**What you are asked to do**
Copy out the data below from the line containing "A full length" to the line containing "Black, round, and", both lines included, with all images left out.

START Material to process

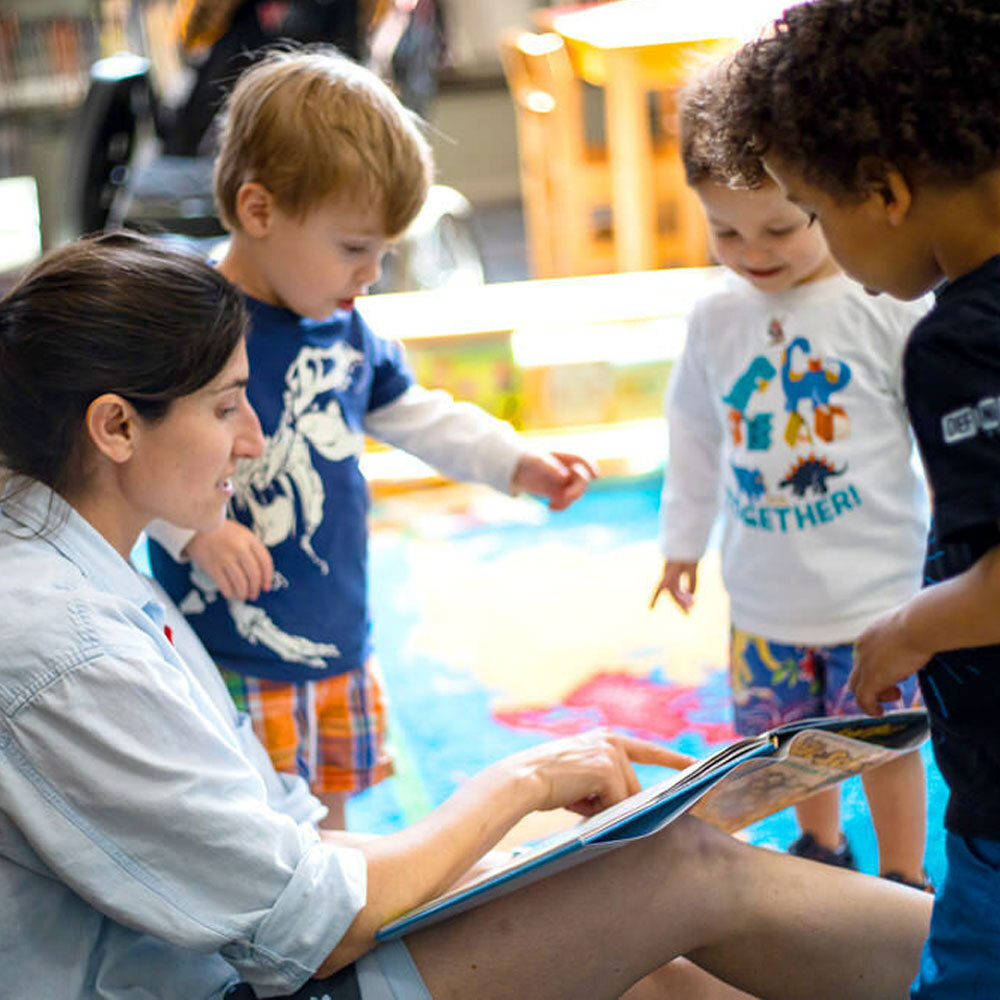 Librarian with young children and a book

END Material to process
START Material to process

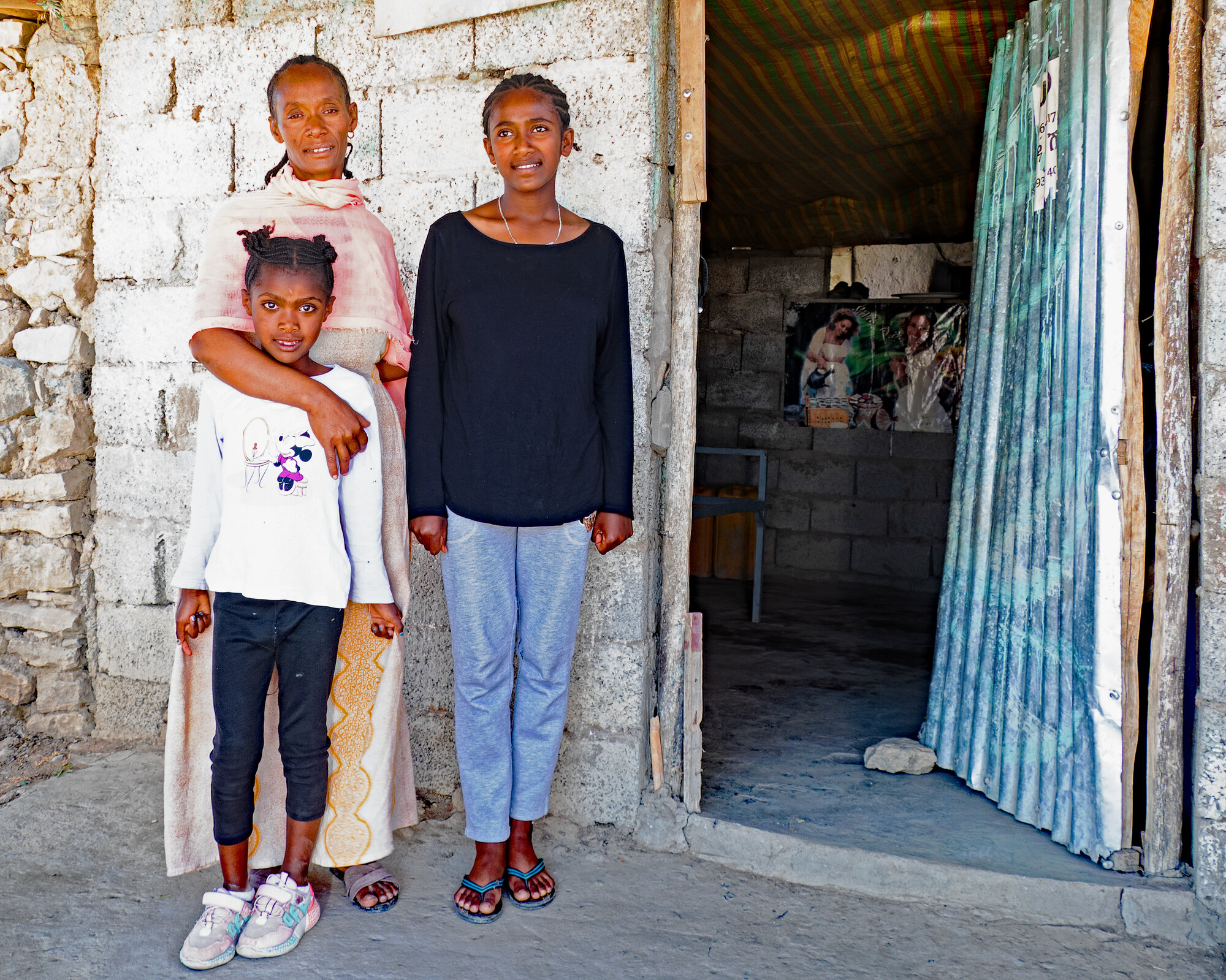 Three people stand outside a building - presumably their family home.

END Material to process
START Material to process

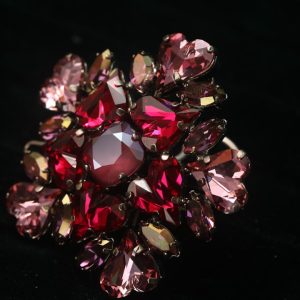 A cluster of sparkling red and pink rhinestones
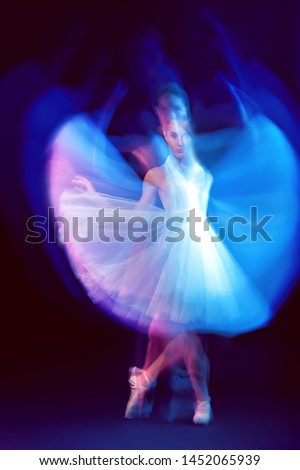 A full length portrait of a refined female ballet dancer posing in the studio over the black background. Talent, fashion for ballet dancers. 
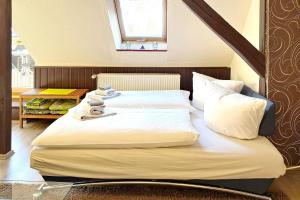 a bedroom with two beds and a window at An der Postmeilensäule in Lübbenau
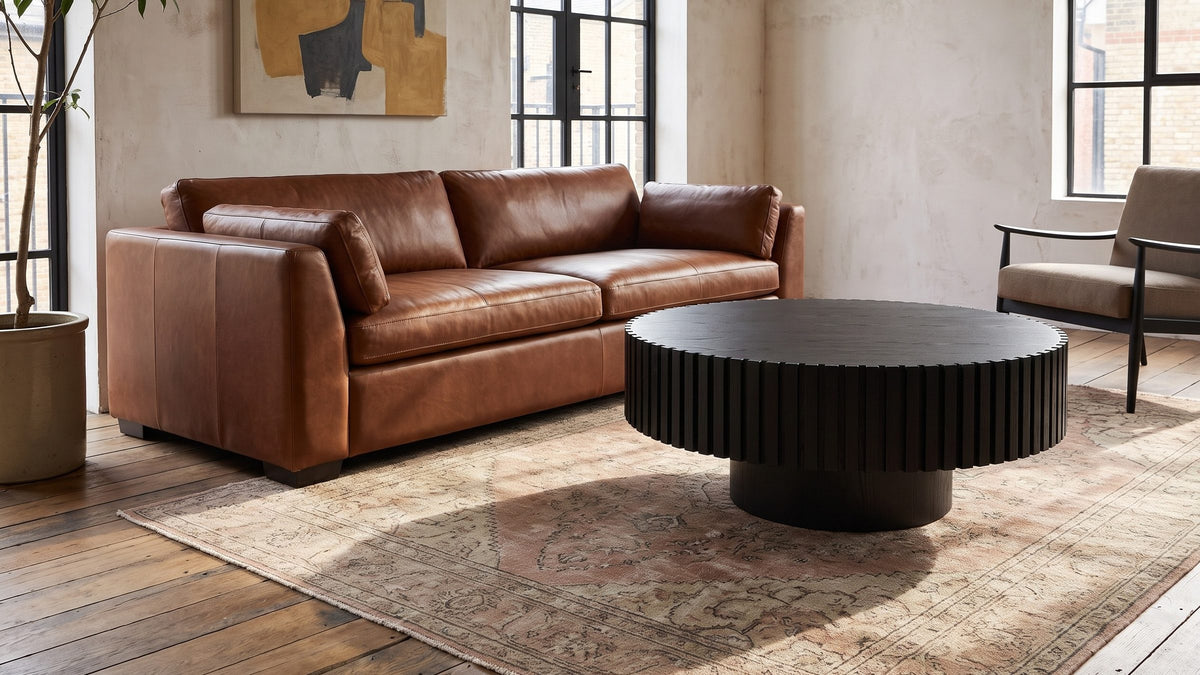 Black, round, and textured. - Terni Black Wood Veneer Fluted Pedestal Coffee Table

END Material to process

**Exercise answer**
 A full length portrait of a refined female ballet dancer posing in the studio over the black background. Talent, fashion for ballet dancers. 
 a bedroom with two beds and a window at An der Postmeilensäule in Lübbenau
 Black, round, and textured. - Terni Black Wood Veneer Fluted Pedestal Coffee Table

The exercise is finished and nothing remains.